After compiling succesfully, when I try to do import torch I am getting below error

import torch
Traceback (most recent call last):
File “”, line 1, in
File “/home/pytorch/torch/init.py”, line 335, in
from .random import set_rng_state, get_rng_state, manual_seed, initial_seed, seed
File “/home/pytorch/torch/random.py”, line 4, in
from torch._C import default_generator
ImportError: cannot import name ‘default_generator’ from ‘torch._C’ (unknown location)

markus.weiss · December 6, 2021, 8:34am

Hello @venketramana1

I am having a similar problem on my Xavier with Jetpack 4.6.
I am also getting this error:

“”"
c++: internal compiler error: Segmentation fault (program cc1plus)
“”"

I am not trying to build torch for python3.7.
I just installed the torch wheel for python3.6, everything seems fine.
Now I am trying to build my C++ program, but this “Segmentation fault” error keeps occuring.

How did you fix the error?

Thanks and Greetings.

user74806 · December 6, 2021, 1:27pm

coming out from the root directory, and doing the import torch is not causing any error.

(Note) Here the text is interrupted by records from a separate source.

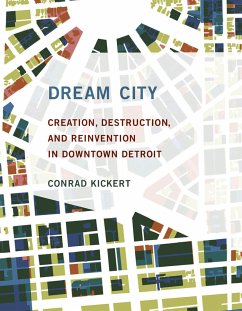 Dream City: Creation, Destruction, and Reinvention in Downtown Detroit - Kickert, Conrad (Assisstant Professor, University of Cincinnati)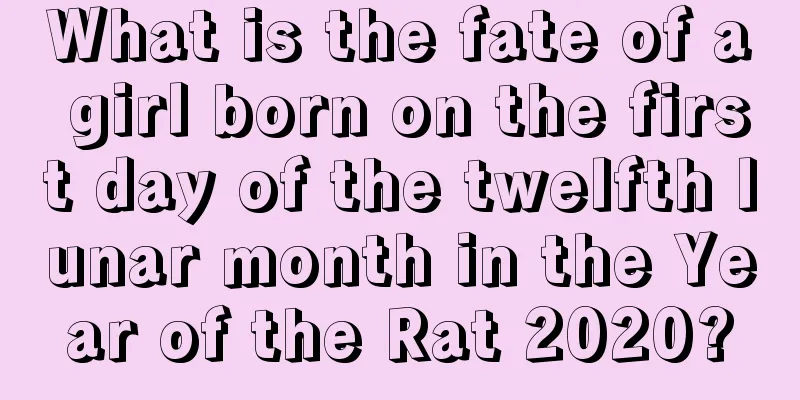 What is the fate of a girl born on the first day of the twelfth lunar month in the Year of the Rat 2020?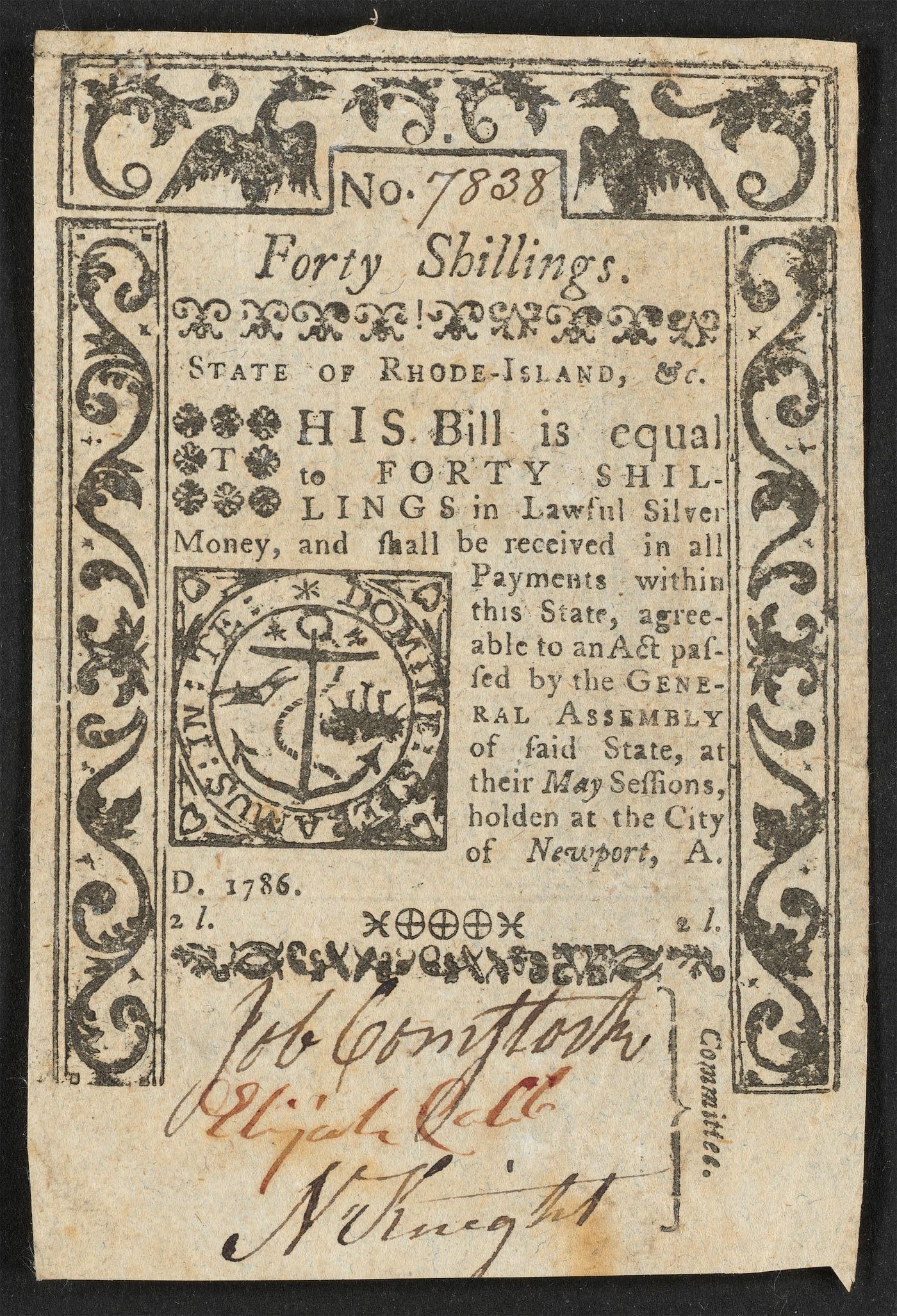A printed paper banknote in an engraved border of foliage and birds, headed "No. 7838" and "Forty Shillings", declaring the bill equal to forty shillings in lawful silver money and receivable in all payments within the state, with an anchor-and-motto seal at the left and three signatures in ink at the foot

Running from the root is causing causing this error.

markus.weiss · December 6, 2021, 2:16pm

Hello @venketramana1

I fixed the issue by using clang instead of gcc.

Greetings.

dusty_nv · December 6, 2021, 5:15pm

Hi @user7452, yes you should not try to import torch or import torchvision from the PyTorch / torchvision source directories. Please change the current working directory to a different directory before trying to import them.

dusty_nv · December 6, 2021, 8:22pm

Hmm I have not needed to set this before on the various versions of JetPack that I have built torchvision on. I just built it again to double check, and it detected CUDA and compiled .cu files during the building of torchvision. Will keep this setting in mind though.

It looks like the reason this normally works automatically, is that PyTorch looks for CUDA in /usr/local/cuda if CUDA_HOME is not set:
https://github.com/pytorch/pytorch/blob/bede18b0617c7c3818a1a6cbd1a37e06b93c619d/torch/utils/cpp_extension.py#L79

On a normal install, /usr/local/cuda is symbolically linked to the actual CUDA version (i.e. /usr/local/cuda-10.2) Maybe that symlink was missing on your system?

bearson · December 8, 2021, 12:24pm

Hi, I successfully compiled pytorch 1.10.0 with USE_QNNPACK=1 and USE_PYTORCH_QNNPACK=1 on a Jetson Nano. I do however get runtime errors using qnnpack which is tracked here: DISABLED test_quantized_rnn (test_quanization.PostTrainingDynamicQuantTest) · Issue #32644 · pytorch/pytorch · GitHub

I was just wondering, what was the original issue with qnnpack and it there any reason not to enable it now?

dusty_nv · December 8, 2021, 4:08pm

Hi @bearson, IIRC there was originally compilation errors when QNNPACK was enabled, so I had to disable it. That is useful to know that it does build now with PyTorch 1.10, but there are runtime errors. If PyTorch fixes those errors, perhaps I could be re-enabled in my builds.